§ LISTED ENTRIES:

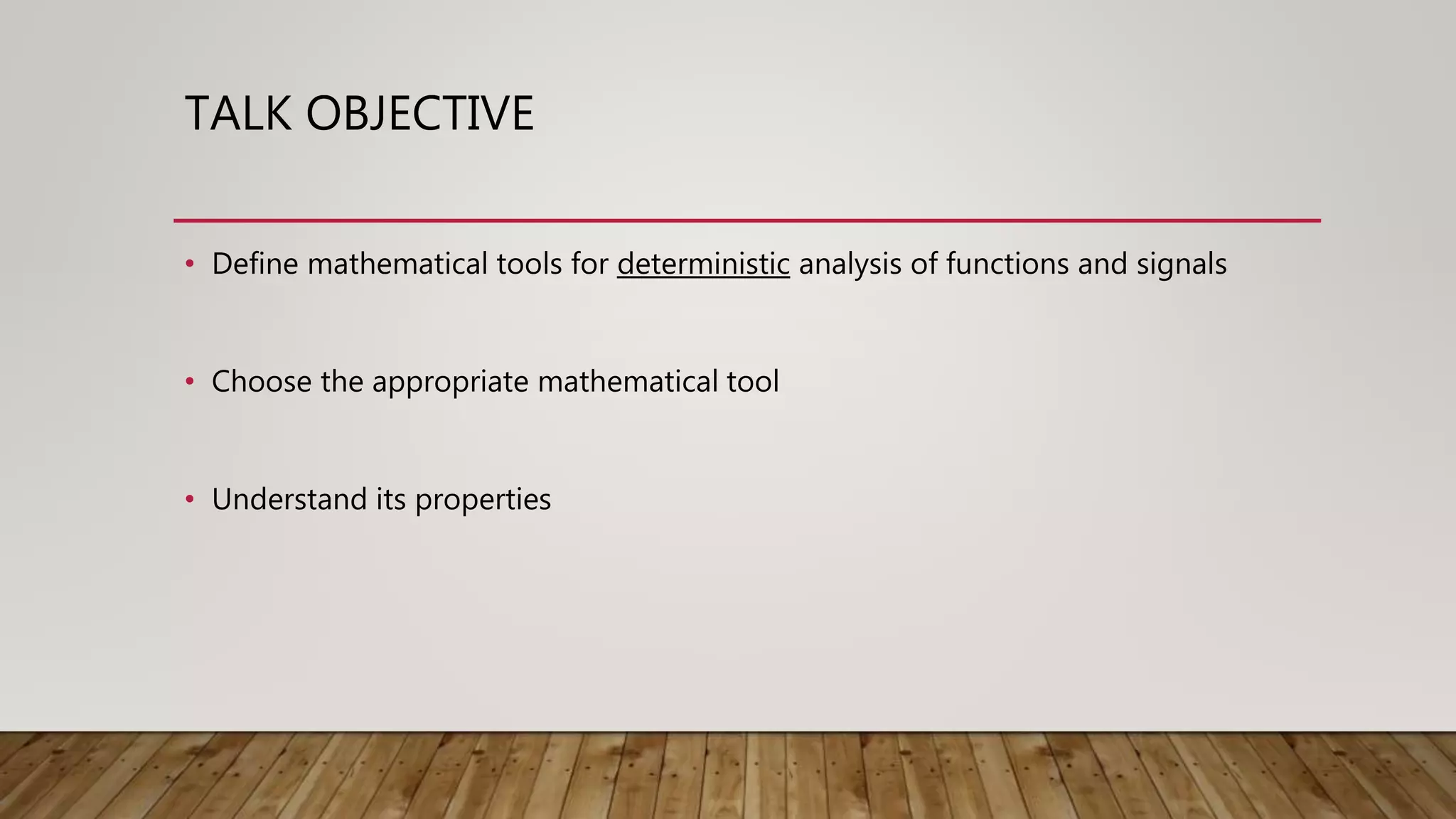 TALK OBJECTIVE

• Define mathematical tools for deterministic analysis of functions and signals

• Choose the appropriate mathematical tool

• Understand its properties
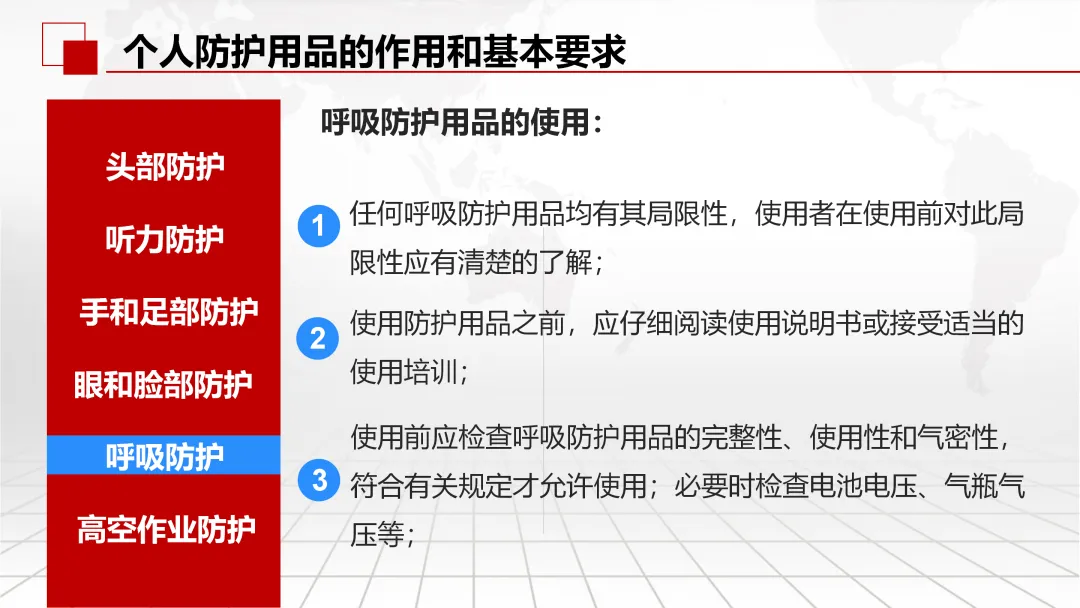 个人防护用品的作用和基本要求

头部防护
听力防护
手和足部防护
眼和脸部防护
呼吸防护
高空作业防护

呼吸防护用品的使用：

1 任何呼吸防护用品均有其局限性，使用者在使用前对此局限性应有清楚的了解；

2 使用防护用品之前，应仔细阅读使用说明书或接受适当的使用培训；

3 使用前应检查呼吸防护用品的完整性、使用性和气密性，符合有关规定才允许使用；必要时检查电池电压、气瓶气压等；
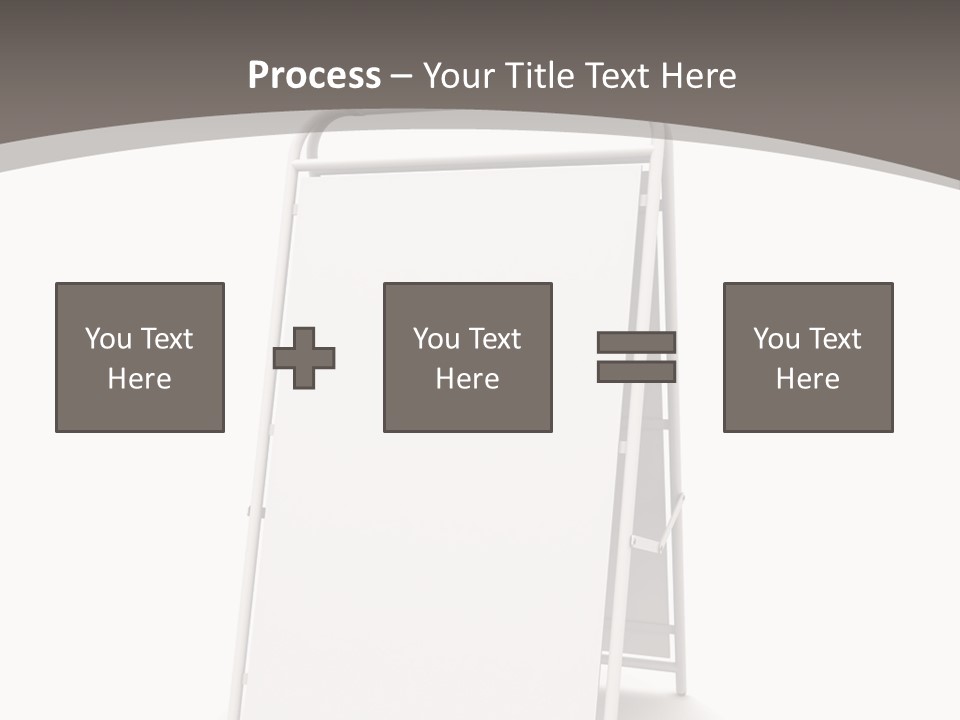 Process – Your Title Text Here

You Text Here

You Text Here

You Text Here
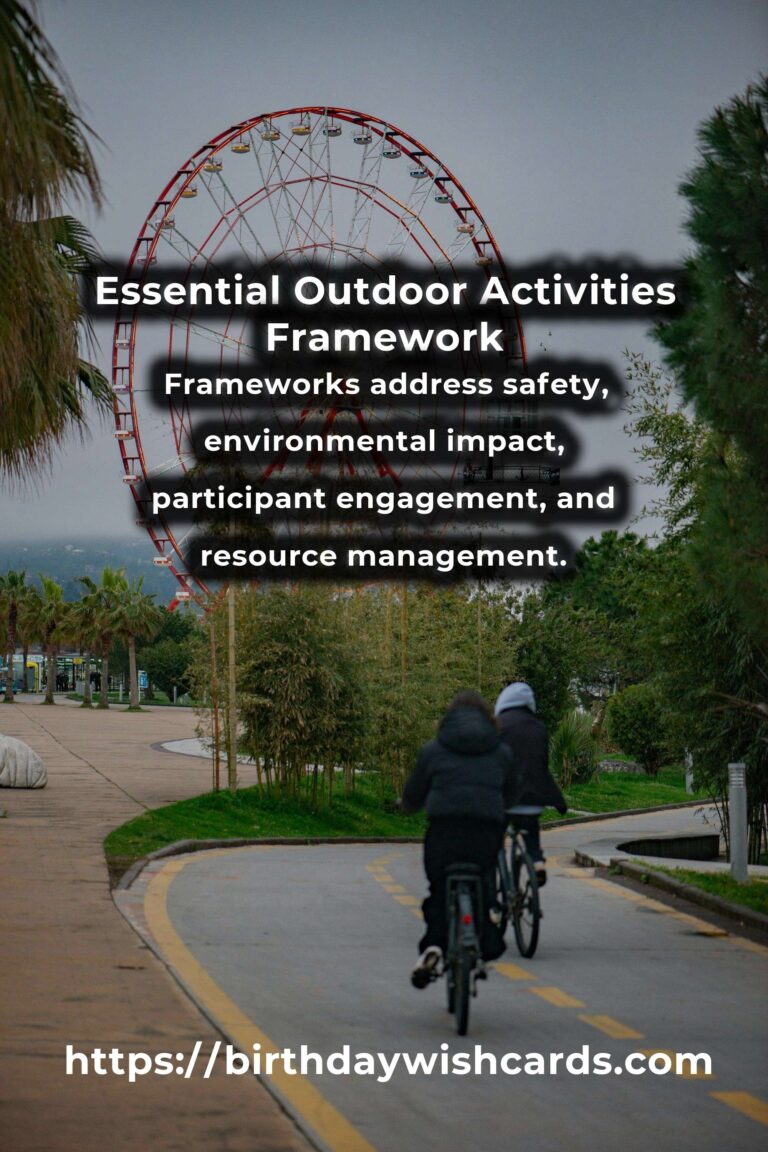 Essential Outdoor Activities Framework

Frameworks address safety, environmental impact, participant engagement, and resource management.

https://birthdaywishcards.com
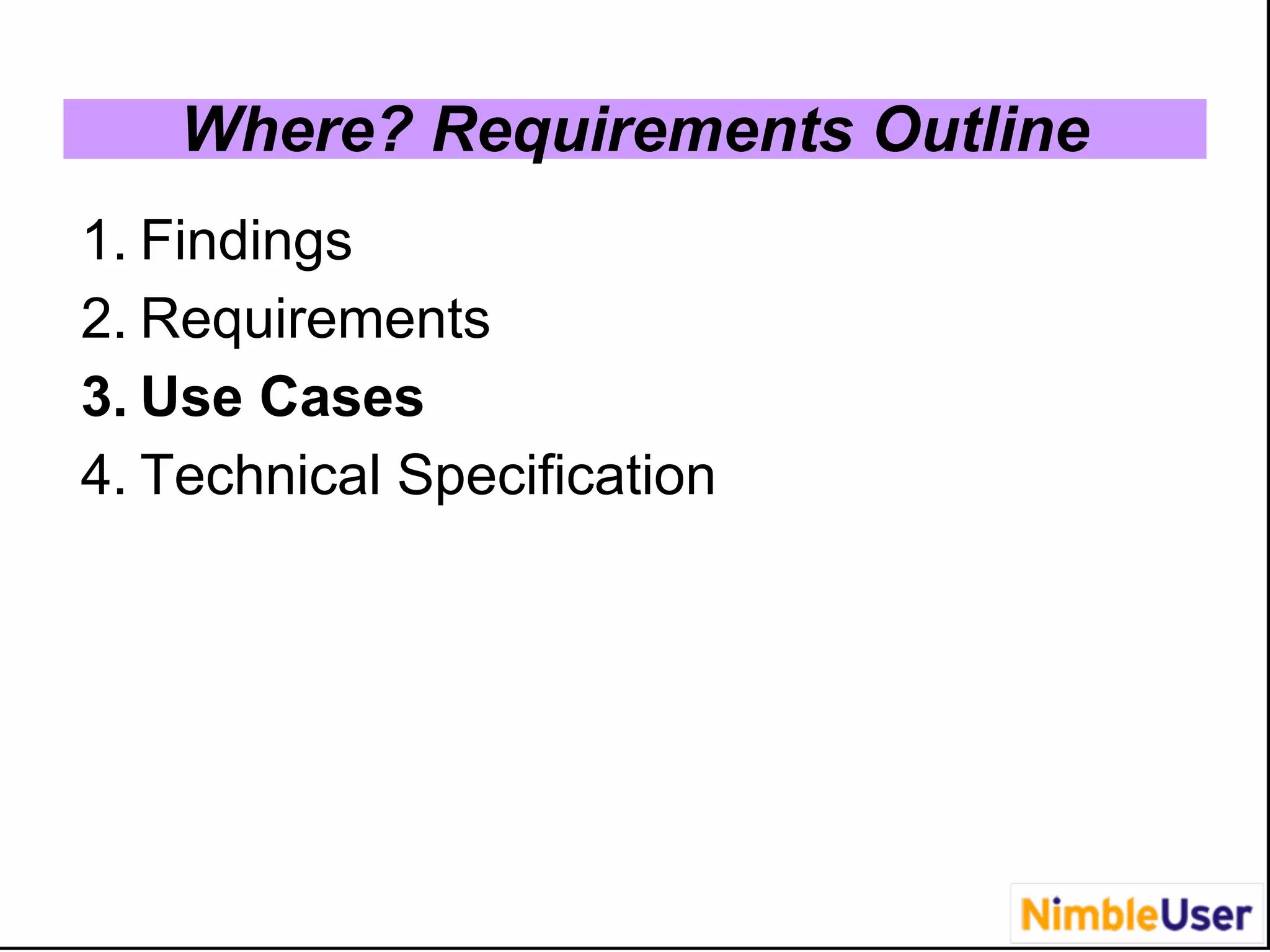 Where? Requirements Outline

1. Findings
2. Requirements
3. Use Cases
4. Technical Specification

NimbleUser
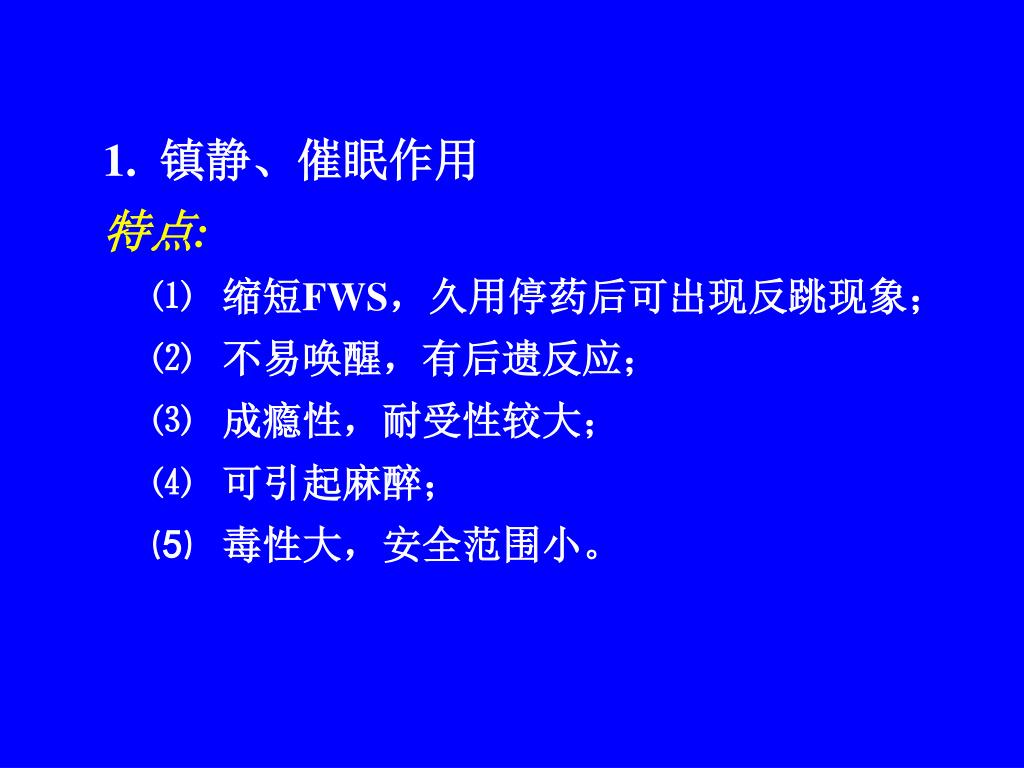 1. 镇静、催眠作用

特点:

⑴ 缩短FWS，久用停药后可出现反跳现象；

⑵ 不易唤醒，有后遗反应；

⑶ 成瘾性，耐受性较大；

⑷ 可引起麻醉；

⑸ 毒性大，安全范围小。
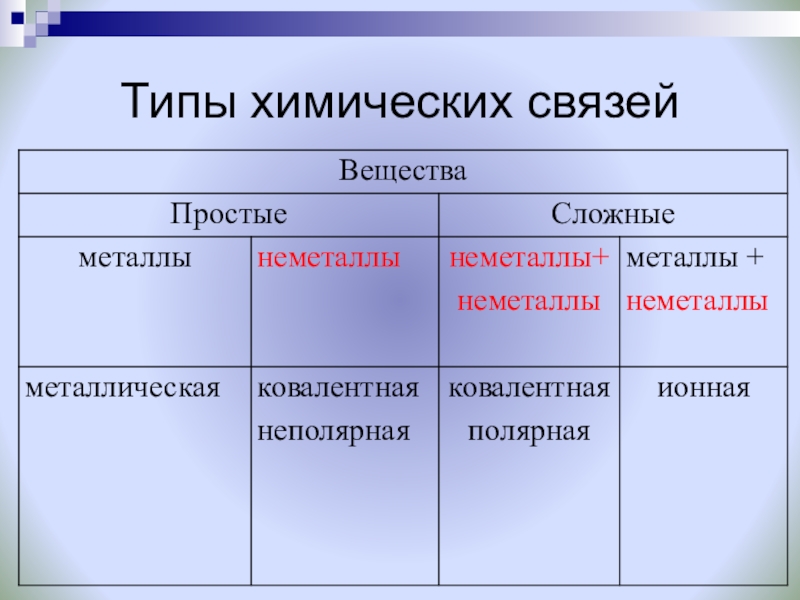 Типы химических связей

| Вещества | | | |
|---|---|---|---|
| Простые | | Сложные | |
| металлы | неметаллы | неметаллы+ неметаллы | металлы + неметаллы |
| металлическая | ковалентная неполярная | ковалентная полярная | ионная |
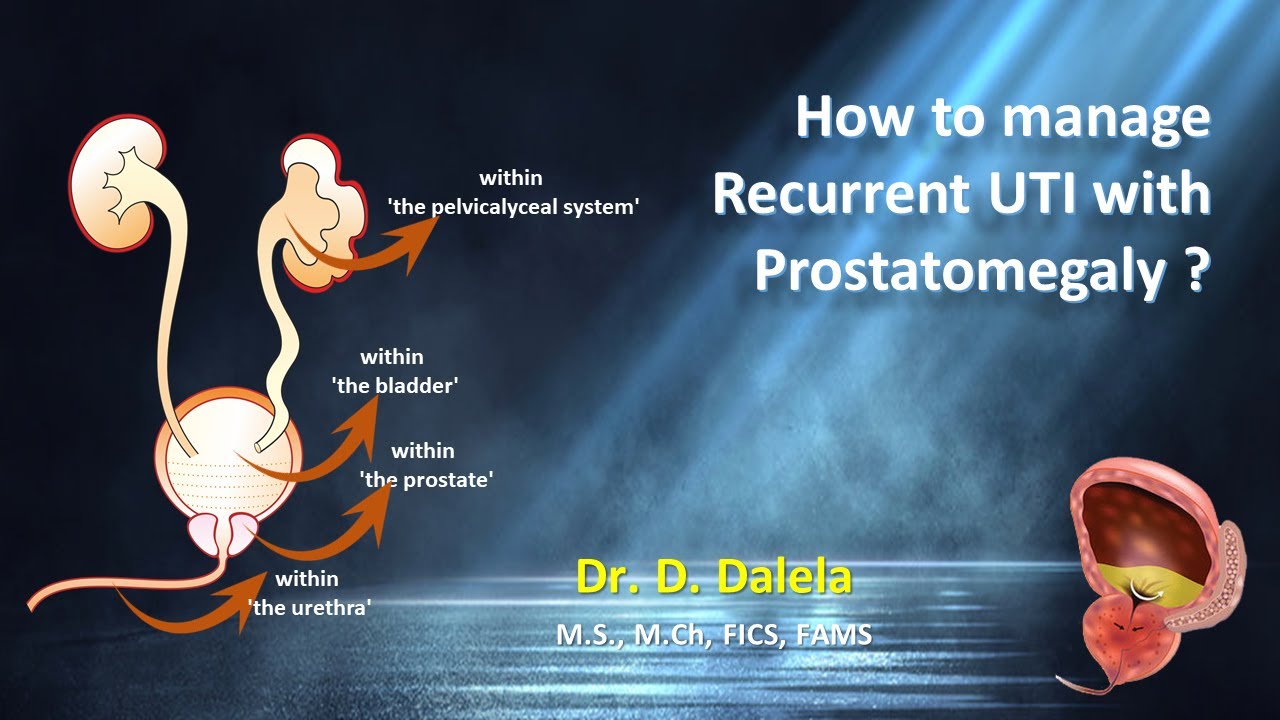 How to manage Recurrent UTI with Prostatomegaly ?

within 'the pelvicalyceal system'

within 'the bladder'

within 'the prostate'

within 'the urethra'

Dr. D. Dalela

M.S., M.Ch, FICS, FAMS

§ PROBLEM REQUIREMENTS:
Without the pictures, reproduce each line from the one containing "https://birthdaywishcards.com" through the last line of the material above, both of those lines included.

§ WRITTEN RESPONSE:
https://birthdaywishcards.com
 Where? Requirements Outline

1. Findings
2. Requirements
3. Use Cases
4. Technical Specification

NimbleUser
 1. 镇静、催眠作用

特点:

⑴ 缩短FWS，久用停药后可出现反跳现象；

⑵ 不易唤醒，有后遗反应；

⑶ 成瘾性，耐受性较大；

⑷ 可引起麻醉；

⑸ 毒性大，安全范围小。
 Типы химических связей

| Вещества | | | |
|---|---|---|---|
| Простые | | Сложные | |
| металлы | неметаллы | неметаллы+ неметаллы | металлы + неметаллы |
| металлическая | ковалентная неполярная | ковалентная полярная | ионная |
 How to manage Recurrent UTI with Prostatomegaly ?

within 'the pelvicalyceal system'

within 'the bladder'

within 'the prostate'

within 'the urethra'

Dr. D. Dalela

M.S., M.Ch, FICS, FAMS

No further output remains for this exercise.